__阅读文本__:
::::
《短歌行》的政治隐喻与为文心态
2022-11-23王婧娴
王婧娴
(河北大学 文学院,河北 保定 071002)
曹操所作两首《短歌行》中,由于作者写作表意比较隐晦,第一首“对酒”篇的诗意主题向来多解:一种观点认为这首《短歌行》作于赤壁之战前夕,主要表达了曹操一统天下的雄心壮志。持这种观点的代表人物是苏轼,其后被《三国演义》吸收并渲染铺排,影响深远①《短歌行》有两个流行版本,其中文字有一定出入。《曹操集》收录版本曰“明明如月,何时可掇”“山不厌高,海不厌深”。通行本《三国演义》第四十八回收录的《短歌行》则云“皎皎如月,何时可辍”“山不厌高,水不厌深”(见罗贯中《三国演义》,人民文学出版社,2018年版,第397页)。本文研究的是《曹操集》中收录的《短歌行》。。再有观点认为该诗是配合建安十五年(210)曹操所发布的《求贤令》而写就的求贤之作。张可礼先生在《三曹年谱》中说道:“(短歌行)抒发延揽人才之激切愿望,盖与求贤令作于同时。”[1]另有观点认为该诗是一篇宾主唱和之作,万绳楠先生在《解开千年之谜〈短歌行·对酒当歌〉》一文中提出,此诗应作于建安元年(196)曹操迁都之后不久,当时曹操召集了许都的一批文人互相唱和,而本篇便是由所有人的唱和之句集合而成,非曹操一人所作[2]。除此之外,还有学者认为本诗是为了招待乌丸行单于普富卢而作,“从曹操《短歌行》引用《鹿鸣》成句推断此诗应该作于杜夔为魏国创制雅乐之后,最有可能是在建安二十一年(216)五月招待乌丸行单于普富卢的宴会上。由于是针对不同的客人分别祝酒,因此全诗显得语意断续而不联贯”[3]。
一方面,《短歌行》“对酒”篇用典极为含蓄,导致了其思想情感的复杂与模糊;另一方面,由于缺乏关于此诗创作背景的直接史料证据,给后人解读带来了种种困难。笔者研读此诗,发现尚有未解之惑,其中有两个关键问题值得深入探讨:一是文本结构、文意表达的矛盾,作品中呈现的诗人心态与个别意象使用之间的矛盾;二是曹操在作品中引用《诗经》原文的意旨。这两个问题环环相扣,联系紧密。只有深度解析文本内容,同时结合另一首《短歌行》,才能厘清线索,洞悉曹操真实的创作心理。
::::
__所给材料__:
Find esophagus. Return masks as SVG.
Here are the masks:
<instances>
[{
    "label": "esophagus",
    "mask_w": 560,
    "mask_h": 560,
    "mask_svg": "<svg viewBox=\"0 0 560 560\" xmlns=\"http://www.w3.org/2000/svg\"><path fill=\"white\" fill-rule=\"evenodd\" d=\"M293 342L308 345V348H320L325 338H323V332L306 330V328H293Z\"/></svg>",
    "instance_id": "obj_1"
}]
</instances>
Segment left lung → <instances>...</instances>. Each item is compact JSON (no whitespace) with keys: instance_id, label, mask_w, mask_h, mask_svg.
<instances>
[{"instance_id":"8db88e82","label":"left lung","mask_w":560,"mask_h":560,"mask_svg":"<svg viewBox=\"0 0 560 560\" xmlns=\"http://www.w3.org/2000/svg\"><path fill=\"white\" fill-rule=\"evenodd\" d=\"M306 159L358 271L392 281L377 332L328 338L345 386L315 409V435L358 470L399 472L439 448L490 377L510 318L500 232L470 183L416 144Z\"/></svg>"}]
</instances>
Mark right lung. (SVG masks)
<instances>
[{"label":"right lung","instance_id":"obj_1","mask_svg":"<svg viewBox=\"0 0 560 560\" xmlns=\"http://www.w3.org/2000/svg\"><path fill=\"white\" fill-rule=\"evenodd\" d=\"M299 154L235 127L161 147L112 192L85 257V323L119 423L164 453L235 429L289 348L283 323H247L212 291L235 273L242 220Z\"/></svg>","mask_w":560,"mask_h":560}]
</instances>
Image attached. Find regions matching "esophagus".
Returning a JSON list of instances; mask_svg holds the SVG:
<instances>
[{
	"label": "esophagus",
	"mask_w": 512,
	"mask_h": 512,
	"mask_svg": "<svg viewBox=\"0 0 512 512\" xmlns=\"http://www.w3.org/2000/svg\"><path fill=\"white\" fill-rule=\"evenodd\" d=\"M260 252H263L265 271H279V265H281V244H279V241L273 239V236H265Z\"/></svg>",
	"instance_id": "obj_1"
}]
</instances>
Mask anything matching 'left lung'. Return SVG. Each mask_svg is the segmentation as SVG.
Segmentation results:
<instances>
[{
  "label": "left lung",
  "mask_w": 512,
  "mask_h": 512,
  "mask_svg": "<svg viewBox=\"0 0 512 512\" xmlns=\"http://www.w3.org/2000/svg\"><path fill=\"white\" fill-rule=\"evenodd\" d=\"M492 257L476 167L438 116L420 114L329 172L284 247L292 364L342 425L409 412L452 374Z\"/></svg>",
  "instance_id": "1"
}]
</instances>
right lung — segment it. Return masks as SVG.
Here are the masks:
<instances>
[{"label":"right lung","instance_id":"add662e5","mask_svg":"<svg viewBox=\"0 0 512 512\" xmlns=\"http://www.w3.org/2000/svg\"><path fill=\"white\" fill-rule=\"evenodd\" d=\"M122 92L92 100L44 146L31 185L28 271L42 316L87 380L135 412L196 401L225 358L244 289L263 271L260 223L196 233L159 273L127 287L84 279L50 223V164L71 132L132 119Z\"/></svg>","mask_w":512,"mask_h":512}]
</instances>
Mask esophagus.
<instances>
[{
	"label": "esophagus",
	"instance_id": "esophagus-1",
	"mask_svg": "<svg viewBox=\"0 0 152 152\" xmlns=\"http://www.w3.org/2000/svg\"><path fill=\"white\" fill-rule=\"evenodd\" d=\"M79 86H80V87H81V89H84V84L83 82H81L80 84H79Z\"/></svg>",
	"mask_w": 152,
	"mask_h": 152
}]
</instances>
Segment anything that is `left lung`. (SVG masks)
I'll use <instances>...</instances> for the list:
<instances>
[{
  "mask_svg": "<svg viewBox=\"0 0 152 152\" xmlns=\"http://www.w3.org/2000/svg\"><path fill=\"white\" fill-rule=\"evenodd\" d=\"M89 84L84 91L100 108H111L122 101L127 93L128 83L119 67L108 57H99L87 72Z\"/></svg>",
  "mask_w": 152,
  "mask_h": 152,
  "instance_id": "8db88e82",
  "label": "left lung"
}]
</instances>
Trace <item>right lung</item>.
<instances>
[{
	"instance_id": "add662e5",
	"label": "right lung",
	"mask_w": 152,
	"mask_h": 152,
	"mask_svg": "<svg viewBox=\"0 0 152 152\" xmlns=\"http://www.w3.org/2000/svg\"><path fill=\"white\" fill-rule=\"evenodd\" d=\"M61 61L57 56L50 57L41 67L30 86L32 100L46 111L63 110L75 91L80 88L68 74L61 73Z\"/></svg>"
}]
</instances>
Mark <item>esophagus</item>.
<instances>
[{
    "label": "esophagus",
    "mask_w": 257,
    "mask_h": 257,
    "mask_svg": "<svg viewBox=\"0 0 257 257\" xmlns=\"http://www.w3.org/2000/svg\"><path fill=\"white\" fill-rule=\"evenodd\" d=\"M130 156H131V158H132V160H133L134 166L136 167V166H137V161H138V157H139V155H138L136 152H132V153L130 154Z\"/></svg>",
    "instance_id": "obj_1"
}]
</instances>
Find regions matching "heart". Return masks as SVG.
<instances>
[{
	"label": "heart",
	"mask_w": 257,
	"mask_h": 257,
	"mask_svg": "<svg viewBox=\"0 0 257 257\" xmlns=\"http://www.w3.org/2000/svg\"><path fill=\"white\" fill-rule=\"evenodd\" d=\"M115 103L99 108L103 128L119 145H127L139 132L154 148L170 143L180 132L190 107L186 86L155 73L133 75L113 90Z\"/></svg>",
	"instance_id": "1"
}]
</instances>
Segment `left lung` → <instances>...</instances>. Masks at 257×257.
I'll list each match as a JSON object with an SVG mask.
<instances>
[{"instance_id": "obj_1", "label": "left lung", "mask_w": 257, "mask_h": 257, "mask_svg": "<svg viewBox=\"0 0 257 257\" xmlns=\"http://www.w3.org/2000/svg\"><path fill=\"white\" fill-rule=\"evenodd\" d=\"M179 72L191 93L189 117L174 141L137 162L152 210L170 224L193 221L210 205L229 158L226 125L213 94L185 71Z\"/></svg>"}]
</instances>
::::
__题目 1__: 请原样复述关于《短歌行》的文章中从“曹操所作两首《短歌行》中,由”开始、到“索,洞悉曹操真实的创作心理。”结束的部分。
__题目 2__:
根据关于《短歌行》的文章,判断下列说法是否与原文相符。每项回答“是”或“否”,并原文引用起决定作用的语句。
(a) 张可礼认为此诗与《求贤令》作于同时。
(b) 万绳楠认为此诗作于建安十五年。
(c) 该文研究的是通行本《三国演义》中收录的《短歌行》。
__题目 3__:
依据关于《短歌行》的文章回答下列问题:
(a) 认为此诗表达曹操一统天下雄心壮志这一观点的代表人物是谁?
(b) 认为此诗为招待普富卢而作的学者推断,它最有可能作于何时的宴会上?
(c) 笔者认为值得深入探讨的关键问题有几个?
完成各题无需参考材料。

__作答结果 1__:
曹操所作两首《短歌行》中,由于作者写作表意比较隐晦,第一首“对酒”篇的诗意主题向来多解:一种观点认为这首《短歌行》作于赤壁之战前夕,主要表达了曹操一统天下的雄心壮志。持这种观点的代表人物是苏轼,其后被《三国演义》吸收并渲染铺排,影响深远①《短歌行》有两个流行版本,其中文字有一定出入。《曹操集》收录版本曰“明明如月,何时可掇”“山不厌高,海不厌深”。通行本《三国演义》第四十八回收录的《短歌行》则云“皎皎如月,何时可辍”“山不厌高,水不厌深”(见罗贯中《三国演义》,人民文学出版社,2018年版,第397页)。本文研究的是《曹操集》中收录的《短歌行》。。再有观点认为该诗是配合建安十五年(210)曹操所发布的《求贤令》而写就的求贤之作。张可礼先生在《三曹年谱》中说道:“(短歌行)抒发延揽人才之激切愿望,盖与求贤令作于同时。”[1]另有观点认为该诗是一篇宾主唱和之作,万绳楠先生在《解开千年之谜〈短歌行·对酒当歌〉》一文中提出,此诗应作于建安元年(196)曹操迁都之后不久,当时曹操召集了许都的一批文人互相唱和,而本篇便是由所有人的唱和之句集合而成,非曹操一人所作[2]。除此之外,还有学者认为本诗是为了招待乌丸行单于普富卢而作,“从曹操《短歌行》引用《鹿鸣》成句推断此诗应该作于杜夔为魏国创制雅乐之后,最有可能是在建安二十一年(216)五月招待乌丸行单于普富卢的宴会上。由于是针对不同的客人分别祝酒,因此全诗显得语意断续而不联贯”[3]。
一方面,《短歌行》“对酒”篇用典极为含蓄,导致了其思想情感的复杂与模糊;另一方面,由于缺乏关于此诗创作背景的直接史料证据,给后人解读带来了种种困难。笔者研读此诗,发现尚有未解之惑,其中有两个关键问题值得深入探讨:一是文本结构、文意表达的矛盾,作品中呈现的诗人心态与个别意象使用之间的矛盾;二是曹操在作品中引用《诗经》原文的意旨。这两个问题环环相扣,联系紧密。只有深度解析文本内容,同时结合另一首《短歌行》,才能厘清线索,洞悉曹操真实的创作心理。

__作答结果 2__:
(a) 是。“(短歌行)抒发延揽人才之激切愿望,盖与求贤令作于同时。”
(b) 否。“此诗应作于建安元年(196)曹操迁都之后不久”
(c) 否。“本文研究的是《曹操集》中收录的《短歌行》。”

__作答结果 3__:
(a) 苏轼。
(b) 建安二十一年(216)五月。
(c) 两个。